A/B test best practices

Question, hypothesize, then test 🤔

A/B tests are like science experiments. You should ask yourself what you are trying to accomplish, hypothesize how you can achieve that goal, and then test whether your solution actually works.

For example:

  1. Question — You might wonder why your high DAU isn't translating into a high LTV per user. Your goal is to encourage more monetization events.
  2. Hypothesis — You hypothesize that a more noticeable “purchase” CTA button will lead to more purchases.
  3. Test — You A/B test whether changing the button’s color (to bright blue) or location (to the top of the display) increases LTV per user.

Having a clear idea of these steps will help you set up worthwhile tests and make sense of your results.

One test at a time ☝️

You can test a nearly unlimited number of things in Leanplum, but we recommend testing just one increment at a time (within a single test or across multiple tests).
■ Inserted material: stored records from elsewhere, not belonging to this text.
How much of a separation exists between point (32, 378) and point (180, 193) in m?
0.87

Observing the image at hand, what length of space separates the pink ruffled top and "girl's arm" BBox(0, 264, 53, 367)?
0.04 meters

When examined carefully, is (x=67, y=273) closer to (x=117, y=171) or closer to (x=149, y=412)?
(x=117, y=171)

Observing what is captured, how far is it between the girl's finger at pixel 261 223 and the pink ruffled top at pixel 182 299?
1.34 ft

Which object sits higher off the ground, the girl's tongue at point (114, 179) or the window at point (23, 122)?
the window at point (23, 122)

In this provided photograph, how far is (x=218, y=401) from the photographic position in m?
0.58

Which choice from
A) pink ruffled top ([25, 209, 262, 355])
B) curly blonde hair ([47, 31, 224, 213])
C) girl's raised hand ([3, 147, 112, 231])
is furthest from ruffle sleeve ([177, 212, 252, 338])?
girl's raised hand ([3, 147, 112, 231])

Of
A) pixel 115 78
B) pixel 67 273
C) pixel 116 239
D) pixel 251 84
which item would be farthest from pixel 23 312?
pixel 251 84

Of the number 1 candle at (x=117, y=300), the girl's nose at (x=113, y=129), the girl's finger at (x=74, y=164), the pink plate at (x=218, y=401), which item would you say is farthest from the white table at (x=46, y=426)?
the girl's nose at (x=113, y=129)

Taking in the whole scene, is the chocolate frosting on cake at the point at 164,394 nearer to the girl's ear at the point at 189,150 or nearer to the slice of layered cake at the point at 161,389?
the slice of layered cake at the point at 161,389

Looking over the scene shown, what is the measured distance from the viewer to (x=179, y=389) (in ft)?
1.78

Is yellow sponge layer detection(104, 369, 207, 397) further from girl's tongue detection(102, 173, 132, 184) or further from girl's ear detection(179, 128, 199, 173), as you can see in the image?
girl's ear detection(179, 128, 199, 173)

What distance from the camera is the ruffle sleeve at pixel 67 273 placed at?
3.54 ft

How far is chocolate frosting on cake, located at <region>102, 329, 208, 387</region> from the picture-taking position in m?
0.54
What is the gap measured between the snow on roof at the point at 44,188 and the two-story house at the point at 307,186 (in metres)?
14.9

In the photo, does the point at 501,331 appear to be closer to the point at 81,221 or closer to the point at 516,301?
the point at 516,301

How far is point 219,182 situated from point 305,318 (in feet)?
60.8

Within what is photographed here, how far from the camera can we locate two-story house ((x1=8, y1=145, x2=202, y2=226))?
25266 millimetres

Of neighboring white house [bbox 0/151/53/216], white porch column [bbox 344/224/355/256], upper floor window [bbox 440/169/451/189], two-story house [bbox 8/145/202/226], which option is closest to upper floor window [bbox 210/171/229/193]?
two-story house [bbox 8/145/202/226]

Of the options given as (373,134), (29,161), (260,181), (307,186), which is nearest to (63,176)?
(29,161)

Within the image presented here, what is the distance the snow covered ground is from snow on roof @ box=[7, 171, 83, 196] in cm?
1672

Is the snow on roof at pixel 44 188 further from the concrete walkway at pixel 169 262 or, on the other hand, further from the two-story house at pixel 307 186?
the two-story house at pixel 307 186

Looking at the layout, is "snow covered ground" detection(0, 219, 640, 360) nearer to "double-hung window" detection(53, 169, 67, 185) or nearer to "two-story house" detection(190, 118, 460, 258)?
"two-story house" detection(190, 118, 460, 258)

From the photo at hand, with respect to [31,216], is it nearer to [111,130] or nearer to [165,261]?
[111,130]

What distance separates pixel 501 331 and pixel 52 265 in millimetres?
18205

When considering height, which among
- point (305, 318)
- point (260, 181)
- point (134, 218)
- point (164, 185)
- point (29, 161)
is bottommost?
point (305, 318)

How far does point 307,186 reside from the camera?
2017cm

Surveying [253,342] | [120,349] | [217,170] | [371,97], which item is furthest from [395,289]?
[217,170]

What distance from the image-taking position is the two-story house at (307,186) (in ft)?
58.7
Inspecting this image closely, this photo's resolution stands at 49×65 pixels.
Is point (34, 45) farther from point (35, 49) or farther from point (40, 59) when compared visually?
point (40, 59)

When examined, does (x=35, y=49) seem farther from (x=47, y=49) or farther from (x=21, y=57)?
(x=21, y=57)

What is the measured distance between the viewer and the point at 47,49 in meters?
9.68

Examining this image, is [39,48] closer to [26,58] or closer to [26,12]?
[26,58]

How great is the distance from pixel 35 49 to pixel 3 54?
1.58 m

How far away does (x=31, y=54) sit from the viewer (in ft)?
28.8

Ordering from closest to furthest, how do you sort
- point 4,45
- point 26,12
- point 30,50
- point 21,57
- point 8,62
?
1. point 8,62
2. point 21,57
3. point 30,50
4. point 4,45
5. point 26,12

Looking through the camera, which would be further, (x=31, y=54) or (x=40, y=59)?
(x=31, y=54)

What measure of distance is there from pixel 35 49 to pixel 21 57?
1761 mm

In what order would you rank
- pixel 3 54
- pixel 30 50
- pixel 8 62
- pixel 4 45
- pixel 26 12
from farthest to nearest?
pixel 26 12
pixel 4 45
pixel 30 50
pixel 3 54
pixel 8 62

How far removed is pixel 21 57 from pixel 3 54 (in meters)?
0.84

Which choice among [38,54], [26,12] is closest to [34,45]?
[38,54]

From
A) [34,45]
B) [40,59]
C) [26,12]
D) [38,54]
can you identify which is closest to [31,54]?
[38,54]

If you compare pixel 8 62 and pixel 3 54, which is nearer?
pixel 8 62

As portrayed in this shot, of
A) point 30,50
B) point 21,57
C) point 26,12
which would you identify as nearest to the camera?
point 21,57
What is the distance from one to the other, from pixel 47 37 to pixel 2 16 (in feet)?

There are two main reasons for this:

1. More accurate results To evaluate how effective a change is, you need to measure its performance against everything else staying the same. Otherwise, you won’t know which change is impacting your results the most.

For example, if you change an email’s copy, color, and subject all at the same time, and your subscriptions drop by 30%, how will you know which element(s) didn’t work for your users? Was it all of them, or just one in particular?

Testing one increment at a time will give you more reliable data, which can more accurately inform your company’s future marketing and design decisions.

2. Consistent user experience 👩‍💻 Your users want a consistent experience when they open your app. If elements are constantly changing, it might confuse them and lead them to uninstall or unsubscribe.

A user might experience inconsistencies if they enter multiple A/B tests at the same time. (Users can qualify for multiple A/B tests if they fit the target audience for each.) Be diligent with how many changes you expose users to — this will build trust between your brand and your users.

Set it and forget it ⏰

Use Leanplum's time estimate

When you create an experiment with a goal, Leanplum will estimate the recommended length of time you should run the test to achieve your goal.

To get the best results, let your test run for the duration of Leanplum's time estimate, which is calculated using your test goal, DAU, and the number and complexity of variants.

Running the test for the right amount of time ensures your data is reliable — you should be able to say with 95% confidence that the data trends will continue after the test. This way, you can confidently make marketing decisions based on your winning variant.

📘

Timing is important

Stay abreast of any outside factors that might skew your results. For example, your retail app might get different traffic around the December holidays than it typically does the rest of the year. When in doubt, test your hypothesis multiple times in different months.

Don’t make changes mid-test 🙅‍♀️

Once you begin a test, let it run its course. Resist the temptation to tweak the test parameters after you publish.

Making changes mid-test will skew your results and make it difficult to identify how a variant influenced your metrics. This is especially relevant to the audience distribution: if the distribution changes mid-experiment, enrolled users will remain in the same variant group. Only new users will come into the experiment at the new distribution.

Remember, you can always create a follow-up test — after the current one is finished.

Use machine learning 🤖

Let Leanplum do the work for you. We have several machine-learning features to help you get the most out of your A/B tests:

  • Stickiness — Stickiness ensures users who fit your A/B test audience when the test starts (say, city = Los Angeles) will remain in the campaign even if their attributes change mid-campaign (say, if they travel to New York and open your app there).
  • Significant changes — In your test analytics, Leanplum will automatically surface any metric that undergoes a statistically significant change as a result of this test. We do this to help you avoid unforeseen consequences — for example, if your test increases monetization events by 20% but also increases uninstall rates by 15%.